B/ Une résurgence sporadique des principaux
thèmes du débat
1/ La torture, un sujet encore polémique
La place faite à cette question dans le quotidien a
fortement diminué par rapport à la période
précédente. La torture n'est plus ce débat crucial qui
enflamme l'opinion : on la retrouve ainsi au détour de petits articles,
dans les rubriques « Culture » ou « Justice ». La
rédaction elle-même semble se désintéresser de ce
sujet, d'où l'absence d'articles sur ce thème signés par
les grandes plumes du journal. C'est que la torture a déjà fait
l'objet de nombreuses discussions en 1971 et 1972. Le sujet est-il alors
épuisé ? On peut le penser puisque la continuité du
débat sur ce thème n'est assurée que par des affaires
récurrentes : Audin, Alleg et Bigeard. Ces affaires figurent comme des
symboles de la pratique de la torture.

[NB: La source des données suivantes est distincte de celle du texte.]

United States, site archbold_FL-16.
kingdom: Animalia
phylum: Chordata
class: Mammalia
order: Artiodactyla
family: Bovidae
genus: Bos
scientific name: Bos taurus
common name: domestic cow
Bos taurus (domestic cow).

Or cette fonction symbolique favorise
une dénonciation de la torture plus concrète que d'abstraits
discours : les mentalités sont davantage frappées si l'on peut
mettre un nom, un témoignage sur cette pratique. C'est pourquoi la
torture ne resurgit dans le débat public que par l'intermédiaire
de telles affaires.
a) La « mini-affaire » Bigeard : le
secrétaire d'Etat et la torture
Le général Bigeard, par son caractère et
sa franchise, s'est auréolé d'un certain prestige, bien qu'il
soit un exemple des défaites de la France dans ses guerres coloniales.

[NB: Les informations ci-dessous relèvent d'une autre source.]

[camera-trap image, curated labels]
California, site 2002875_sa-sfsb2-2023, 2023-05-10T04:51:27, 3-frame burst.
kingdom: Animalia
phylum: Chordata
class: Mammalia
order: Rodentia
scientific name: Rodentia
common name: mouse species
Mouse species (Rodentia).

Il est devenu un personnage incontournable sur qui se focalise l'attention
voire les passions. En 1973, il est nommé à Paris. Cette venue
à Paris suscite alors des interrogations et des craintes : celui qui a
mené, à la tête du 3e R.P.C., sous
l'autorité du général Massu, la bataille d'Alger, a-t-il
été appelé par le gouvernement pour accroître
l'état répressif ? C'est du moins la question que se posent les
militants gauchistes après que le général eut
déclaré qu'il y avait « beaucoup à faire » dans
la capitale. En filigrane réapparaît le rôle qu'ont
joué les troupes de Bigeard dans la bataille d'Alger et de l'usage qui a
été fait de la torture à cette occasion.
Jacques Fauvet profite de cet événement pour
dresser un portrait de Bigeard dans son éditorial du 22 juin 1973 «
Bigeard à Paris » : « Bigeard a pour lui une silhouette et une
légende, et contre lui un passé qui n'est pas, hélas ! que
le sien, un passé de défaites et de replis ».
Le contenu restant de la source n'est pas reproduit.